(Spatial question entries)
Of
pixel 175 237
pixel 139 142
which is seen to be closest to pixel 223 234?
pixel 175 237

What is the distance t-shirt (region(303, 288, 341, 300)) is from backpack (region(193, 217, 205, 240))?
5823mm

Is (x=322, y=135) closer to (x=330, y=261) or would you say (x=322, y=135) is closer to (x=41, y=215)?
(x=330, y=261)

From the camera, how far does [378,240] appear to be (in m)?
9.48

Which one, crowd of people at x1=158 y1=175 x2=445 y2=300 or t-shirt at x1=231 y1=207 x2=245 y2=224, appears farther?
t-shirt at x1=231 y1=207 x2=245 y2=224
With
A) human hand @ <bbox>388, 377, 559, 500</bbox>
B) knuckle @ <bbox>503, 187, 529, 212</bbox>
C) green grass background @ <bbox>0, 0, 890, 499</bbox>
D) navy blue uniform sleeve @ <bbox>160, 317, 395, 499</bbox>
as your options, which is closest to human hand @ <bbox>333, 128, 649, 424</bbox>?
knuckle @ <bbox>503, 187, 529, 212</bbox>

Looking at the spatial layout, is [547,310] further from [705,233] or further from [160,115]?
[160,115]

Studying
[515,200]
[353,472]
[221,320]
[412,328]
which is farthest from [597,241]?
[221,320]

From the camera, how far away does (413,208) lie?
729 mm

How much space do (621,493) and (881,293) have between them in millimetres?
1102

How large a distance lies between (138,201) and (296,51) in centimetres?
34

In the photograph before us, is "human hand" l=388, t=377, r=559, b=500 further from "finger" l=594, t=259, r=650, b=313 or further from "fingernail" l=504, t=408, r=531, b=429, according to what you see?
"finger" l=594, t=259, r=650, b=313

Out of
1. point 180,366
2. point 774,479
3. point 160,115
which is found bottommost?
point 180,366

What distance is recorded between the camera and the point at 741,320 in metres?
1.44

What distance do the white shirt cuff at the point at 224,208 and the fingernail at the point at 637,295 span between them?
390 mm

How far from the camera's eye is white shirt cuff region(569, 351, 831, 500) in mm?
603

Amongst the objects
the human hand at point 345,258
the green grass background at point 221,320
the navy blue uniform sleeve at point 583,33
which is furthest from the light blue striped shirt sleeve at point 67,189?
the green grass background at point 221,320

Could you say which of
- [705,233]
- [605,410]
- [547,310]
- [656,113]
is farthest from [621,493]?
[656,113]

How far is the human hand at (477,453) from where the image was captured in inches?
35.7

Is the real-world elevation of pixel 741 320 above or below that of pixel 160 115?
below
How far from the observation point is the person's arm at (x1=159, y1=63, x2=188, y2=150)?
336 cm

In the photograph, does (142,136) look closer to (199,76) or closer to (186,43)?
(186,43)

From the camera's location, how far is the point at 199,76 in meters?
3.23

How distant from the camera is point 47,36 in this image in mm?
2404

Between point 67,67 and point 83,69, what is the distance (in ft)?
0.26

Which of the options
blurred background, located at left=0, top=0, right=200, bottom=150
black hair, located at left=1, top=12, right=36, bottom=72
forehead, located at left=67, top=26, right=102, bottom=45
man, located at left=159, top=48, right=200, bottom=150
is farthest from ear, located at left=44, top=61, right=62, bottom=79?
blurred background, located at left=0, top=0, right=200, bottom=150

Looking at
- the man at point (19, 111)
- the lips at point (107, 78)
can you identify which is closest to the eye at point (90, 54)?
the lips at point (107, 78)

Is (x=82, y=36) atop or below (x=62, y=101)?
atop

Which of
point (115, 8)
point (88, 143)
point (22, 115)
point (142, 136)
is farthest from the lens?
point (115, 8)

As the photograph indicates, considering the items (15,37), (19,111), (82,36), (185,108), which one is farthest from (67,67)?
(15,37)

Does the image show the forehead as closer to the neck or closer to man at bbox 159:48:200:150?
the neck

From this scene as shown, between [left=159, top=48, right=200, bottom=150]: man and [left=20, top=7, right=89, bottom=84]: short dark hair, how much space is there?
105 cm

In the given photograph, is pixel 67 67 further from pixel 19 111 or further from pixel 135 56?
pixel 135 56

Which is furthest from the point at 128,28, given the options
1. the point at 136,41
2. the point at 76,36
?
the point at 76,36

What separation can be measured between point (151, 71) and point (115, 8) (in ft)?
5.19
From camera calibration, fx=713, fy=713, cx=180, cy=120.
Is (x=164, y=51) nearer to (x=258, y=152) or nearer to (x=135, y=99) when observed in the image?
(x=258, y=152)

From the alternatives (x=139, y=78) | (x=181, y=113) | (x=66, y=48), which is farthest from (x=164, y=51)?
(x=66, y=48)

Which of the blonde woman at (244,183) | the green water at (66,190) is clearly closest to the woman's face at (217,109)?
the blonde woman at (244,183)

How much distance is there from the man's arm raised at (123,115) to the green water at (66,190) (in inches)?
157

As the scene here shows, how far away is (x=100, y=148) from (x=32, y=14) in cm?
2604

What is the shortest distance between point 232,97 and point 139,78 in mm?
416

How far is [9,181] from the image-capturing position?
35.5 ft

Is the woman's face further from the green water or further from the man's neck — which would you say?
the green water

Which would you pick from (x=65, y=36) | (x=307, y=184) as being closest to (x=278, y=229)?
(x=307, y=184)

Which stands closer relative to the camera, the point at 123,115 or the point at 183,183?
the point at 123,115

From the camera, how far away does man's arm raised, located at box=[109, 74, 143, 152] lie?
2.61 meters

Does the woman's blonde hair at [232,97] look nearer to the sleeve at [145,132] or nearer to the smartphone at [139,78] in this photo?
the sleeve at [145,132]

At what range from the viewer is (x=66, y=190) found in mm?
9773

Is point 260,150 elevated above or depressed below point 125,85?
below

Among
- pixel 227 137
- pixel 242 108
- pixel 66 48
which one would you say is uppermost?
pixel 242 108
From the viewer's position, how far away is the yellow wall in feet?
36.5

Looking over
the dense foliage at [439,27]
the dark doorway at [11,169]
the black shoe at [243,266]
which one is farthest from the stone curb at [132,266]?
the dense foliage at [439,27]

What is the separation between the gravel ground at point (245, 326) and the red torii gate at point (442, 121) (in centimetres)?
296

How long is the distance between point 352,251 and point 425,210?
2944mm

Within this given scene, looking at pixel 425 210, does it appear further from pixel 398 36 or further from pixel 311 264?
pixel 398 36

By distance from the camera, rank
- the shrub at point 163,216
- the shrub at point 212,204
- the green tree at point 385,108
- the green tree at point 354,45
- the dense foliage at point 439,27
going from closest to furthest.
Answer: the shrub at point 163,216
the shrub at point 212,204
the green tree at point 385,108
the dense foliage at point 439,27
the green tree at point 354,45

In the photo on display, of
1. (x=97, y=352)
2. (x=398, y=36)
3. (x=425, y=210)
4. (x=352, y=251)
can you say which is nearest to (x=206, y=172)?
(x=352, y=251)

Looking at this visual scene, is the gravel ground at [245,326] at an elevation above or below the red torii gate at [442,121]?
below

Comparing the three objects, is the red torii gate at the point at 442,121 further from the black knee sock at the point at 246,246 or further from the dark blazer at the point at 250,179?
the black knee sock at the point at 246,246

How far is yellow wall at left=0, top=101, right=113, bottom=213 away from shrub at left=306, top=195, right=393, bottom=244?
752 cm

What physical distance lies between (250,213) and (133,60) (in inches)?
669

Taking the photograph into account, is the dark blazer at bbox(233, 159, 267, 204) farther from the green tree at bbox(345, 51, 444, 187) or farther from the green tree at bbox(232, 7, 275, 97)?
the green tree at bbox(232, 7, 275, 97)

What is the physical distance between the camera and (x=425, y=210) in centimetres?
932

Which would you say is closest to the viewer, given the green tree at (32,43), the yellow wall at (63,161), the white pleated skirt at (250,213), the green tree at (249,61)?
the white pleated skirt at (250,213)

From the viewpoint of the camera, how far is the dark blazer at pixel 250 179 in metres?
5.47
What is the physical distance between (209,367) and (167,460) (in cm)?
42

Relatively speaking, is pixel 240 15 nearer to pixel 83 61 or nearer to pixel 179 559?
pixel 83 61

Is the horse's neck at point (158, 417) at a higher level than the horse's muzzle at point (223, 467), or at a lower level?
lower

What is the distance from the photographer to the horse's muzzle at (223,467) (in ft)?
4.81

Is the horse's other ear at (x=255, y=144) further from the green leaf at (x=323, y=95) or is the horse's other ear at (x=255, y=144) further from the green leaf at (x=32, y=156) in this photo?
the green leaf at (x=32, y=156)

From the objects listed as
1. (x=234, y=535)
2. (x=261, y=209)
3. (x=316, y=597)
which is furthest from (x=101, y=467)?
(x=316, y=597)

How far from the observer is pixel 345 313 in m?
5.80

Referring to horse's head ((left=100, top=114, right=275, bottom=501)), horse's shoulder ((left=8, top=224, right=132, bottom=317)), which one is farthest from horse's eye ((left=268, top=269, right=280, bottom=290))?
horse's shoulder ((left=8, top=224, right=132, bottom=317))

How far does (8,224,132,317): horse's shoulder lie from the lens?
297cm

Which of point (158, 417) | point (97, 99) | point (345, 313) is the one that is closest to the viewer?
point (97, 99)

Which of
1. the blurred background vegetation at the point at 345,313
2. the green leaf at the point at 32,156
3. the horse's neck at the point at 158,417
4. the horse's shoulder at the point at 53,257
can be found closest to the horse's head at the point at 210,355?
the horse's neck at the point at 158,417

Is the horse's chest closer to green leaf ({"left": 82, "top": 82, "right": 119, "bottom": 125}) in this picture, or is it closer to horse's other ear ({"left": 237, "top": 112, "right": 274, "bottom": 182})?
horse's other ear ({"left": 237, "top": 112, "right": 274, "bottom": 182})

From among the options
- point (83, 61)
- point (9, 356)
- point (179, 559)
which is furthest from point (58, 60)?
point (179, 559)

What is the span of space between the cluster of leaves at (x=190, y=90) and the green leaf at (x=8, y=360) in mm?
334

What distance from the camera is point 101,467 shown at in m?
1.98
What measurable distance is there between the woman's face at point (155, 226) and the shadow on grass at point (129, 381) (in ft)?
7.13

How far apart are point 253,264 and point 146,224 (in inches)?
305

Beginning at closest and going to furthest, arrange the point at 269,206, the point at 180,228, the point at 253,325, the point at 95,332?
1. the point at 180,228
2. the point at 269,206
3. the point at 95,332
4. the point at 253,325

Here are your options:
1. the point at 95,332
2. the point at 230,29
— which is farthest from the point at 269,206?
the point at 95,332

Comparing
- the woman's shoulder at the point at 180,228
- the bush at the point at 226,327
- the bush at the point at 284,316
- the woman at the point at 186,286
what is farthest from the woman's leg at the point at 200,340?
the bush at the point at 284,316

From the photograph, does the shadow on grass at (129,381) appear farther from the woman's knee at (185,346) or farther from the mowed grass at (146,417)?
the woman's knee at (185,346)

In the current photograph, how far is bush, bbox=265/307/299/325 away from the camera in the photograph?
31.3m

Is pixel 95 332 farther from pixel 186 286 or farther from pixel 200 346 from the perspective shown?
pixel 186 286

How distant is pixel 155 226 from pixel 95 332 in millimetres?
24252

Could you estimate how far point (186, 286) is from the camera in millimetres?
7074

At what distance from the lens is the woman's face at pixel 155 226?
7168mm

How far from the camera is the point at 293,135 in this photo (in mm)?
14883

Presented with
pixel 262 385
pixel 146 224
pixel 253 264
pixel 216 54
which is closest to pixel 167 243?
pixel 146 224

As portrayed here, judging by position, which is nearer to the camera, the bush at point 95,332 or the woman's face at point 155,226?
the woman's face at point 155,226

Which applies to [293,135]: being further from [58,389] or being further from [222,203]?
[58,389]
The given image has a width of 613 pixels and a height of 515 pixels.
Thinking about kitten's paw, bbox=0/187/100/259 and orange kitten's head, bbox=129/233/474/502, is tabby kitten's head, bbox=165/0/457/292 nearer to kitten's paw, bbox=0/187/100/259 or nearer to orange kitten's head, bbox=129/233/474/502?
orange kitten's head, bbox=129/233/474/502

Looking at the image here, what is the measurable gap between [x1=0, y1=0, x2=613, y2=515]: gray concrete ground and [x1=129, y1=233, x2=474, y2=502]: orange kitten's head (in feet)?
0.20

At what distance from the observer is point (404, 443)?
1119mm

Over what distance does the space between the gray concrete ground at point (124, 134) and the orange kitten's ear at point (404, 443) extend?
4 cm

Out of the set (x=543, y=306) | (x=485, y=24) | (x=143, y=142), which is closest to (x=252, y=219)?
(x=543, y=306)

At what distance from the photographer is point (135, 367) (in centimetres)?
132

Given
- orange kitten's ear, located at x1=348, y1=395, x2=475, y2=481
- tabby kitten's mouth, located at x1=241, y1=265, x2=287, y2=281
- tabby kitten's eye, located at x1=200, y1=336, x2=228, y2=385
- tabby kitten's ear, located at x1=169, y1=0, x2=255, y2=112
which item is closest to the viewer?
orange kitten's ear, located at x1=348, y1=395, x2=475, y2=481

**Set exercise**
All lines from the one with "The given image" through the final line above are to be quoted exactly; quote no other line.

**Solution**
The given image has a width of 613 pixels and a height of 515 pixels.
Thinking about kitten's paw, bbox=0/187/100/259 and orange kitten's head, bbox=129/233/474/502, is tabby kitten's head, bbox=165/0/457/292 nearer to kitten's paw, bbox=0/187/100/259 or nearer to orange kitten's head, bbox=129/233/474/502?
orange kitten's head, bbox=129/233/474/502

Looking at the image here, what is the measurable gap between [x1=0, y1=0, x2=613, y2=515]: gray concrete ground and [x1=129, y1=233, x2=474, y2=502]: orange kitten's head (in feet)?
0.20

At what distance from the observer is point (404, 443)?
1119mm

Over what distance does the space between the gray concrete ground at point (124, 134) and the orange kitten's ear at point (404, 443) extend?
4 cm

Out of the set (x=543, y=306) | (x=485, y=24) | (x=143, y=142), which is closest to (x=252, y=219)?
(x=543, y=306)

At what distance from the photographer is point (135, 367) (in centimetres)?
132

Given
- orange kitten's ear, located at x1=348, y1=395, x2=475, y2=481
- tabby kitten's mouth, located at x1=241, y1=265, x2=287, y2=281
- tabby kitten's eye, located at x1=200, y1=336, x2=228, y2=385
- tabby kitten's ear, located at x1=169, y1=0, x2=255, y2=112
which item is closest to the viewer?
orange kitten's ear, located at x1=348, y1=395, x2=475, y2=481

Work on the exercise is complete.